Russia's state-owned gas group Gazprom has told Poland that it is going to suspend all gas supplies to the Central European country from April 27, Poland’s state-controlled oil and gas company PGNiG said, confirming earlier media reports.
Poland had until April 23 to pay for Russian gas via a ruble account in Gazprombank, which manages Russia's oil and gas payments, in a measure brought in by Moscow at the end of March in response to the EU’s sanctions aimed at hurting the Russian economy in the wake of Moscow’s waging war on Ukraine.
Poland and other EU countries said they would not comply, as even an indirect switch to the Russian currency would constitute a breach of the supply contracts. Nonetheless, Russian President Vladimir Putin insists on the scheme, threatening EU takers of Russian gas to comply - or face a cut-off in supplies.
Bulgaria, which is much more dependent on Russian gas, has also had its supplies cut off this week.
The member states have the backing of the European Commission, which said that the gas-for-rubles scheme would substantially alter the payment procedure to Russia’s benefit, thus weakening the sanctions.
PGNiG said in a market filing that Gazprom's decision to suspend supplies was a breach of its supply deal, which expires only at the end of the year.
Poland’s Climate and Environment Minister Anna Moskwa said that stopping supplies would not have much negative effect on people and the economy.
“Poland has the necessary gas reserves and sources of supply that protect our security – we have been effectively getting independent from Russia for years. Our [gas] storage is 76% full. There will be no shortage of gas in Polish homes,” Moskwa tweeted.
“PGNiG is prepared to source gas from various directions, including through gas connectors on the western and southern borders and the LNG Terminal in Swinoujscie,” the company said in a statement.
Poland said earlier that it was ready to go independent of Russian gas before the end of the year once a new gas link, the Baltic Pipe, becomes operational. The Baltic Pipe’s capacity of 10bn cubic metres (bcm) of gas annually is nearly exactly the amount Poland currently sources from Russia.
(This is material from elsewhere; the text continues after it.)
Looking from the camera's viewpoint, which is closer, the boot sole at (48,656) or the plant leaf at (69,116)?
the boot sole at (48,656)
Cutting supplies came on the same day as Poland slapped sanctions on 50 Russian companies and oligarchs, including on Gazprom and the chemicals and fertiliser manufacturer Akron. Among the oligarchs, the sanctions target Mikhail Fridman, co-founder and the largest shareholder of Alfa Bank, the aluminium tycoon Oleg Deripaska, as well as Eugene Kaspersky, the founder of Kaspersky Lab, a cybersecurity company.
The cutting of gas supplies to Poland also happened on the day of the Polish Prime Minister Mateusz Morawiecki’s visit to Berlin to meet Chancellor Olaf Scholz. Germany has long been reluctant to support a fast embargo on imports of Russian energy commodities, citing economic turmoil it would bring upon the EU’s top economy.
Poland has been advocating the opposite, arguing that “blood money” is what keeps the Russian war in Ukraine going.
“We urge our partners to take the most radical steps in this regard,” the Polish PM’s office tweeted after Morawiecki’s meeting with Scholz.